Deletion and the reciprocal duplication in 16p11.2 were recently associated with autism and developmental delay.
We indentified 27 deletions and 18 duplications of 16p11.2 were identified in 0.6% of all samples submitted for clinical array-CGH (comparative genomic hybridisation) analysis. Detailed molecular and phenotypic characterisations were performed on 17 deletion subjects and ten subjects with the duplication.

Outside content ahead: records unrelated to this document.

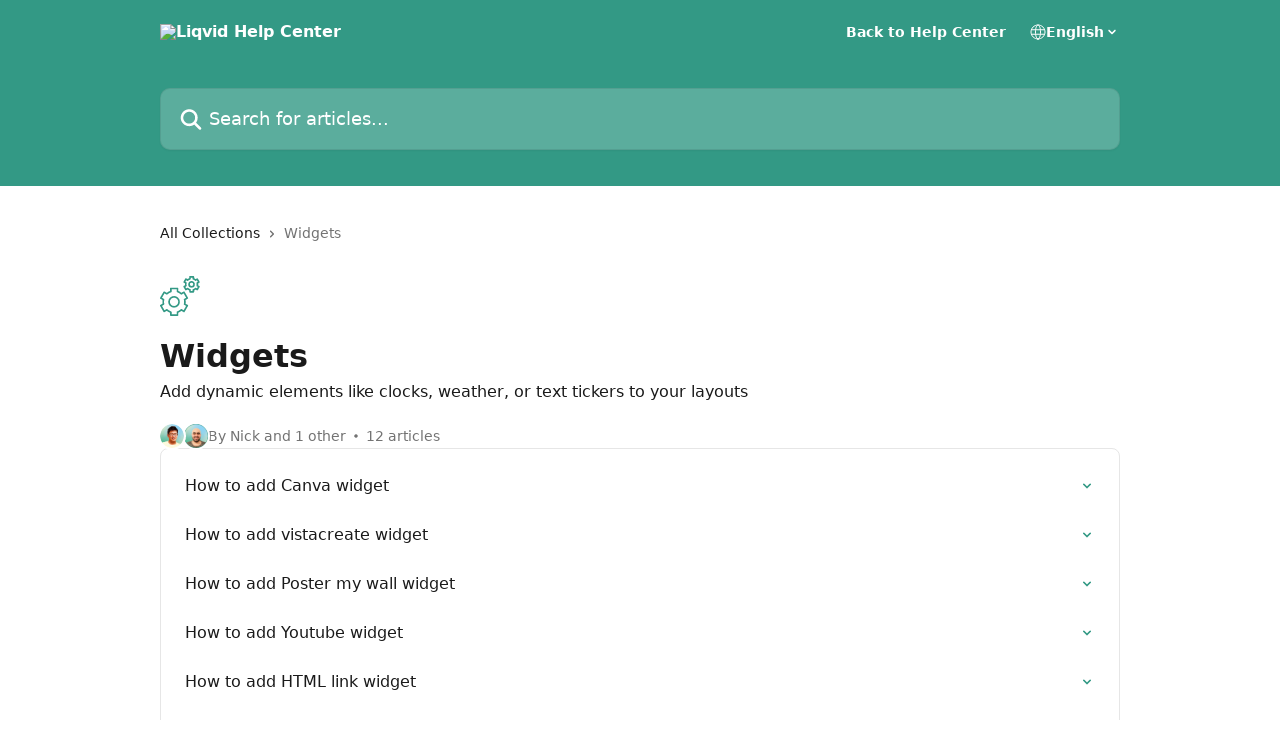

--- FILE ---
content_type: image/svg+xml
request_url: https://intercom.help/liqvid/assets/svg/icon:tools-setting3/339985
body_size: -341
content:
<svg xmlns="http://www.w3.org/2000/svg" viewBox="0 0 48 48" style="stroke: #339985;">
  <g stroke-width="2" fill="none" fill-rule="evenodd" stroke-linejoin="round">
    <path d="M22.858 31a6 6 0 1 1-6-6c3.315 0 6 2.685 6 6zm18-21a3 3 0 1 1-6 0 3 3 0 0 1 6 0z"/>
    <path d="M29.858 31c0-.934-.103-1.842-.29-2.72l3.145-1.815-4-6.93-3.087 1.824C24.282 20.14 23 19.2 21 18.63V15h-8v3.635c-2 .568-3.426 1.51-4.77 2.724L5.036 19.53l-4.018 6.93 3.137 1.816A13.084 13.084 0 0 0 3.862 31c0 .934.1 1.842.286 2.72L1 35.534l4 6.93 3.23-1.824C9.574 41.856 11 42.798 13 43.368V47h8v-3.633c2-.57 3.282-1.512 4.628-2.726l3.12 1.828 3.982-6.93-3.152-1.816c.185-.877.28-1.785.28-2.72zm15-21c0-.56-.072-1.1-.195-1.62l1.99-1.148-2-3.464-1.92 1.15A7.164 7.164 0 0 0 40 3.293V1h-4v2.295c-1 .316-2.09.88-2.874 1.623l-2.028-1.15-2.018 3.464 1.982 1.15c-.124.518-.2 1.06-.2 1.618 0 .56.07 1.098.194 1.62l-1.993 1.148 2 3.464 2.062-1.15c.785.744 1.875 1.31 2.875 1.625V19h4v-2.293a7.16 7.16 0 0 0 2.734-1.625l1.953 1.15 1.983-3.464-1.998-1.15c.123-.518.186-1.06.186-1.618z"/>
  </g>
</svg>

The most common clinical manifestations in 17 deletion and 10 duplication subjects were speech/language delay and cognitive impairment. Other phenotypes in the deletion patients included motor delay (50%), seizures (~40%), behavioural problems (~40%), congenital anomalies (~30%), and autism (~20%). The phenotypes among duplication patients included motor delay (6/10), behavioural problems (especially attention deficit hyperactivity disorder (ADHD)) (6/10), congenital anomalies (5/10), and seizures (3/10). Patients with the 16p11.2 deletion had statistically significant macrocephaly (p<0.0017) and 6 of the 10 patients with the duplication had microcephaly. One subject with the deletion was asymptomatic and another with the duplication had a normal cognitive and behavioural phenotype. Genomic analyses revealed additional complexity to the 16p11.2 region with mechanistic implications. The chromosomal rearrangement was de novo in all but 2 of the 10 deletion cases in which parental studies were available. Additionally, 2 de novo cases were apparently mosaic for the deletion in the analysed blood sample. Three de novo and 2 inherited cases were observed in the 5 of 10 duplication patients where data were available.
Recurrent reciprocal 16p11.2 deletion and duplication are characterised by a spectrum of primarily neurocognitive phenotypes that are subject to incomplete penetrance and variable expressivity. The autism and macrocephaly observed with deletion and ADHD and microcephaly seen in duplication patients support a diametric model of autism spectrum and psychotic spectrum behavioural phenotypes in genomic sister disorders.